Records from a dataset
§
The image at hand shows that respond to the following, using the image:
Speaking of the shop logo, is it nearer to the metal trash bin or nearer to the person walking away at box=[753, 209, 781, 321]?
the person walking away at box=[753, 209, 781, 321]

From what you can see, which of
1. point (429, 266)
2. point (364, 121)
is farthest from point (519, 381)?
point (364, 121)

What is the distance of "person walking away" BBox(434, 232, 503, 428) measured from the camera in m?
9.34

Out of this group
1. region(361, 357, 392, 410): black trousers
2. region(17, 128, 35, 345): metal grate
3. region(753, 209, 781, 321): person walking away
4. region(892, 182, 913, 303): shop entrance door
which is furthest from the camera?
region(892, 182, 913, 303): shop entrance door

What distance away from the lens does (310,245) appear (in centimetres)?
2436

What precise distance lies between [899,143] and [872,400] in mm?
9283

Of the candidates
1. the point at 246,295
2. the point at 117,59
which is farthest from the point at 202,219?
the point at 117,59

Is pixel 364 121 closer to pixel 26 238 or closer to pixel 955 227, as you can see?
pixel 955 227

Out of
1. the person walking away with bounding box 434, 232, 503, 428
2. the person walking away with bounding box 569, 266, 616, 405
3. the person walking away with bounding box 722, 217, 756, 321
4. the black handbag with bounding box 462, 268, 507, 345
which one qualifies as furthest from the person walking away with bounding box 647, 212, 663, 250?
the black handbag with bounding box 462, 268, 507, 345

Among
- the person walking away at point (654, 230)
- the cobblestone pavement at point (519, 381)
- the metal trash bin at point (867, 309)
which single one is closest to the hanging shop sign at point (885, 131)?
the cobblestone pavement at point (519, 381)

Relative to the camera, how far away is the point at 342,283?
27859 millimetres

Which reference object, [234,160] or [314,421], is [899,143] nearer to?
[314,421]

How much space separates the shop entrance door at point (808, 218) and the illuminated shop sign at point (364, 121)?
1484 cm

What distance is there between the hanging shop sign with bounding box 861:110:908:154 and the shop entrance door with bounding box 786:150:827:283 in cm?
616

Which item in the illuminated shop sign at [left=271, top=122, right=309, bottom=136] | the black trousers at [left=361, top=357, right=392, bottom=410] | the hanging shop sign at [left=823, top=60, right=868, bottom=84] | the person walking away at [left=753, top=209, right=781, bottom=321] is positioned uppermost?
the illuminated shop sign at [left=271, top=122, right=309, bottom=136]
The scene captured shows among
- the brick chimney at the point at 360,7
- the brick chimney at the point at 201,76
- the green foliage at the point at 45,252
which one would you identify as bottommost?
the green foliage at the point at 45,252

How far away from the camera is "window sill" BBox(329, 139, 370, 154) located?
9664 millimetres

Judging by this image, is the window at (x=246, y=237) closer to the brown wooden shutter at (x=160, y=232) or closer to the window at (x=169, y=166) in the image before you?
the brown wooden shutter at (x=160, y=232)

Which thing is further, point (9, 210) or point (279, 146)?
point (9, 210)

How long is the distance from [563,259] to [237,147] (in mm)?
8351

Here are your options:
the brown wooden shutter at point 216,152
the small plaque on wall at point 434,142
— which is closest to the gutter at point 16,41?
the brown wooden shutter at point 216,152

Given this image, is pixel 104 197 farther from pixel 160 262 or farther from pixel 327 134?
§
# [EXERCISE DIRECTIONS]
Type out all of the material again, word for word.

# [EXERCISE OUTPUT]
The image at hand shows that respond to the following, using the image:
Speaking of the shop logo, is it nearer to the metal trash bin or nearer to the person walking away at box=[753, 209, 781, 321]?
the person walking away at box=[753, 209, 781, 321]

From what you can see, which of
1. point (429, 266)
2. point (364, 121)
is farthest from point (519, 381)?
point (364, 121)

What is the distance of "person walking away" BBox(434, 232, 503, 428) measured from the camera in m?
9.34

Out of this group
1. region(361, 357, 392, 410): black trousers
2. region(17, 128, 35, 345): metal grate
3. region(753, 209, 781, 321): person walking away
4. region(892, 182, 913, 303): shop entrance door
which is furthest from the camera?
region(892, 182, 913, 303): shop entrance door

What distance away from the lens does (310,245) appear (in centimetres)?
2436

What precise distance lies between [899,143] and [872,400] in mm?
9283

Of the candidates
1. the point at 246,295
2. the point at 117,59
which is farthest from the point at 202,219?
the point at 117,59

Is pixel 364 121 closer to pixel 26 238 or closer to pixel 955 227, as you can see?
pixel 955 227

Out of
1. the person walking away with bounding box 434, 232, 503, 428
2. the person walking away with bounding box 569, 266, 616, 405
3. the person walking away with bounding box 722, 217, 756, 321
4. the black handbag with bounding box 462, 268, 507, 345
which one qualifies as furthest from the person walking away with bounding box 647, 212, 663, 250?
the black handbag with bounding box 462, 268, 507, 345

Among
- the person walking away at point (654, 230)
- the cobblestone pavement at point (519, 381)
- the metal trash bin at point (867, 309)
which single one is closest to the hanging shop sign at point (885, 131)?
the cobblestone pavement at point (519, 381)

Relative to the camera, how far away is the point at 342,283?
27859 millimetres

Which reference object, [234,160] or [314,421], is [899,143] nearer to?
[314,421]

How much space separates the shop entrance door at point (808, 218) and the illuminated shop sign at point (364, 121)?
1484 cm

What distance is there between the hanging shop sign with bounding box 861:110:908:154 and the shop entrance door with bounding box 786:150:827:283 in cm?
616

Which item in the illuminated shop sign at [left=271, top=122, right=309, bottom=136] | the black trousers at [left=361, top=357, right=392, bottom=410] | the hanging shop sign at [left=823, top=60, right=868, bottom=84] | the person walking away at [left=753, top=209, right=781, bottom=321] is positioned uppermost?
the illuminated shop sign at [left=271, top=122, right=309, bottom=136]
The scene captured shows among
- the brick chimney at the point at 360,7
- the brick chimney at the point at 201,76
- the green foliage at the point at 45,252
which one would you identify as bottommost?
the green foliage at the point at 45,252

How far away from the camera is "window sill" BBox(329, 139, 370, 154) located?
9664 millimetres

Judging by this image, is the window at (x=246, y=237) closer to the brown wooden shutter at (x=160, y=232) or closer to the window at (x=169, y=166) in the image before you?
the brown wooden shutter at (x=160, y=232)

Which thing is further, point (9, 210) or point (279, 146)?
point (9, 210)

How long is the distance from [563,259] to [237,147] (in mm)?
8351

Here are your options:
the brown wooden shutter at point 216,152
the small plaque on wall at point 434,142
— which is closest to the gutter at point 16,41?
the brown wooden shutter at point 216,152

Given this image, is pixel 104 197 farther from pixel 160 262 or farther from pixel 327 134?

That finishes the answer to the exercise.